Uszkodzenie opony to zawsze spory problem. Niektórych uszkodzeń lepiej nie naprawiać.
Opona to wspaniała rzecz. To, że opony zapewniają jedyny kontakt z nawierzchnią to jedno, ale w dużej mierze odpowiadają też za bezpieczeństwo czynne i za komfort. I w związku z tym są zdecydowanie bardziej skomplikowane konstrukcyjnie, niż można by się spodziewać. Wystarczy wspomnieć, że poza samą gumą opona ma w składzie m.in. tekstylia czy stalowe druty.
To jednak rodzi pewien problem, gdy weźmiemy pod uwagę ewentualne uszkodzenie opony
Opony w większości przypadków nie są jakoś nad wyraz delikatne, ale jednak czasem się zdarzy jakieś uszkodzenie - a to w bieżnik wbije się jakiś wkręt, a to pojawi się gdzieś dziura, a to bąbel z boku opony. I tu dochodzimy do sedna:
Czy każda uszkodzona opona może zostać naprawiona?
Odpowiedź brzmi: nie. Sprawa jest w dużym stopniu związana z tym, o czym wspomniałem wcześniej, czyli z konstrukcją opony. Choć bieżnik jest częścią stykającą się z nawierzchnią, to właśnie on stanowi obszar, w którym można „podziałać”, jeśli coś się stanie - np. w oponie utkwi wkręt lub przedziurawi się w inny sposób.
Technologia naprawy w takiej sytuacji polega na usunięciu niepożądanego elementu, a następnie załataniu uszkodzenia - do tego celu używa się materiałów wulkanizacyjnych. Istnieje też metoda zwana sznurkowaniem, gdzie do likwidacji uszkodzenia używa się wulkanizacyjnego sznura butylowego - jest ona możliwa do wykonania we własnym zakresie, jako że nie jest wymagane ściągnięcie opony z felgi.
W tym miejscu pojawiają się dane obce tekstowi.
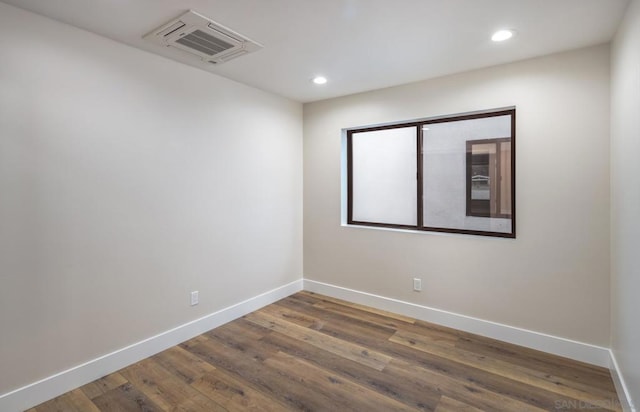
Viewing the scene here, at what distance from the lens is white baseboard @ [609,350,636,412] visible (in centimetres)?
185

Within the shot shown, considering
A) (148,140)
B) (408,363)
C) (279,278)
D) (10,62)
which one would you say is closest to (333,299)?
(279,278)

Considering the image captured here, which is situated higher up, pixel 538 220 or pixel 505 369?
pixel 538 220

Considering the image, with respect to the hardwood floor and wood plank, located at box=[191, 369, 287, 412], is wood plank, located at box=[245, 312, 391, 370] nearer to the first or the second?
the hardwood floor

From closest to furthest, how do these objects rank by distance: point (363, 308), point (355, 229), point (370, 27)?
point (370, 27) < point (363, 308) < point (355, 229)

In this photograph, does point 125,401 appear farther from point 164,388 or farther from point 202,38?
point 202,38

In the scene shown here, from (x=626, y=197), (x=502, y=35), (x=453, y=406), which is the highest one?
(x=502, y=35)

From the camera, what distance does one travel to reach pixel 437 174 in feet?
11.1

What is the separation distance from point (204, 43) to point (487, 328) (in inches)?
136

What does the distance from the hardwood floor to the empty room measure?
0.02 meters

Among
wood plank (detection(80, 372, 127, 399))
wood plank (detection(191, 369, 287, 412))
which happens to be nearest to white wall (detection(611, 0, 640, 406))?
wood plank (detection(191, 369, 287, 412))

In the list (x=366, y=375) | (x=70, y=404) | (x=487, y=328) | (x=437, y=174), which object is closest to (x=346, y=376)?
(x=366, y=375)

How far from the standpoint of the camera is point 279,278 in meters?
3.93

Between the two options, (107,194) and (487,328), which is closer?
(107,194)

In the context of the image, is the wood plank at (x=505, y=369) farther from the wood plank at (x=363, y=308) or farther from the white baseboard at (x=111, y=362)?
the white baseboard at (x=111, y=362)
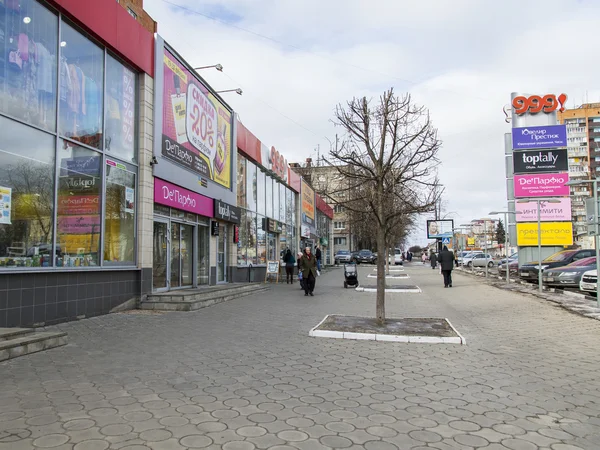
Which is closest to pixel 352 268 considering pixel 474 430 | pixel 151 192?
pixel 151 192

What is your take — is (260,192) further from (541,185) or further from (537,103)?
(537,103)

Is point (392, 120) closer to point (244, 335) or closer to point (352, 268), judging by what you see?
point (244, 335)

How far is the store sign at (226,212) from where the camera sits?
1655 centimetres

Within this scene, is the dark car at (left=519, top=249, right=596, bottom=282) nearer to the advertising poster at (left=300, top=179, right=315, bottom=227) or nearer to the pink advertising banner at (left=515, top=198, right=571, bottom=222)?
the pink advertising banner at (left=515, top=198, right=571, bottom=222)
Należycie wykonane sznurkowanie (lub załatanie opony w zakładzie wulkanizacyjnym) pozwala na dalszą eksploatację opony w normalnych warunkach. Trzeba tu jednak dodać, że rozmiar uszkodzenia przed naprawą nie powinien przekraczać 5 mm średnicy. Wiele zakładów wulkanizacyjnych odmawia też napraw w przypadku opon typu RunFlat, a także w przypadku samochodów o wysokich osiągach - w obu tych przypadkach właściciela/użytkownika pojazdu może czekać wydatek związany z zakupem nowej opony lub opon.
Należy zaznaczyć, że poważniejsze uszkodzenia w obrębie bieżnika także nie są możliwe do naprawy - przykładowo jeśli opona zostanie uszkodzona w taki sposób, że klocek lub klocki bieżnika „odkleją się”, odsłaniając kord - taka opona nadaje się wyłącznie na śmietnik.
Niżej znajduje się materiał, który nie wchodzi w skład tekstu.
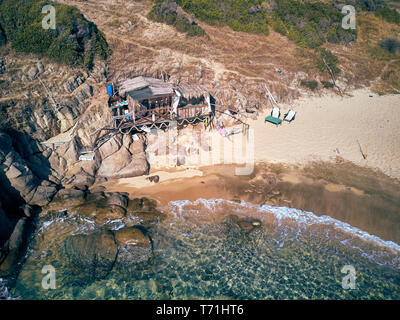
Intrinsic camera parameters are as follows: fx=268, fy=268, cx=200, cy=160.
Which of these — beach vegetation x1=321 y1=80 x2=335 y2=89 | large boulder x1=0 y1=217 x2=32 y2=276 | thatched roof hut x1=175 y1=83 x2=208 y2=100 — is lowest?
large boulder x1=0 y1=217 x2=32 y2=276

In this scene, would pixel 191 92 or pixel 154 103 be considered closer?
pixel 154 103

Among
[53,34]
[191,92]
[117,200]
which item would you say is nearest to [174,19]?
[53,34]

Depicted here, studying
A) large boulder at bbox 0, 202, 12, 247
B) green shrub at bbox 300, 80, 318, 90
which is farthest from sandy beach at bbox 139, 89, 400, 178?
large boulder at bbox 0, 202, 12, 247

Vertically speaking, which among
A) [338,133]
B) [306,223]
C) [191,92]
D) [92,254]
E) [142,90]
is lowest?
[306,223]

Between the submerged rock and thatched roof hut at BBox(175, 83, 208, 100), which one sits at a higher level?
thatched roof hut at BBox(175, 83, 208, 100)

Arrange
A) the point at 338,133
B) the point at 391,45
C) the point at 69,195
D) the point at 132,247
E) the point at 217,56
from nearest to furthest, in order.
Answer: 1. the point at 132,247
2. the point at 69,195
3. the point at 338,133
4. the point at 217,56
5. the point at 391,45

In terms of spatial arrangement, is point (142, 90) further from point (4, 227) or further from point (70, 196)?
point (4, 227)

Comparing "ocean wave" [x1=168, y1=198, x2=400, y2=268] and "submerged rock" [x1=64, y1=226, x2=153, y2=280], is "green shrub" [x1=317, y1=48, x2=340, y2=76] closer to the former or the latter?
"ocean wave" [x1=168, y1=198, x2=400, y2=268]

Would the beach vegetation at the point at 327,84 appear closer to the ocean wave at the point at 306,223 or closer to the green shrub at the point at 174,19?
the green shrub at the point at 174,19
Opona uszkodzona z boku jest co do zasady nienaprawialna
Dotyczy to zarówno powstania charakterystycznych bąbli, jak i uszkodzeń innego typu, np. rozerwania czy odsłonięcia wewnętrznej konstrukcji w inny sposób. W zasadzie jedynym wyjątkiem, gdzie można znaleźć zakład, który podejmie się naprawy, jest nakłucie opony czymś bardzo cienkim, np. szpikulcem - nie jest to jednak naprawa tak szybka jak w przypadku tej przeprowadzanej przy bieżniku.
Wszelkie inne próby naprawiania ogumienia uszkodzonego z boku nie tylko są niezalecane, ale po prostu skrajnie odradzane - a każdy, kto się tego podejmuje lub, o zgrozo, proponuje to klientom, powinien... powinien przestać. Wybaczcie, przypomniałem sobie, że nie bardzo wypada używać tu niecenzuralnego słownictwa.
Zadbaj trochę o opony
Zapomnij o gwałtownym atakowaniu krawężników czy o jeździe przez największe dziury i wyrwy jakby jutra miało nie być. To znacznie zwiększa ryzyko nieodwracalnego uszkodzenia opon. Ale jeśli już z jakiegoś powodu skończysz z uszkodzoną z boku oponą - mentalnie przygotuj się na większy wydatek. Nie bądź sknerą i nie próbuj szukać głupich oszczędności. Po prostu wymień oponę lub opony.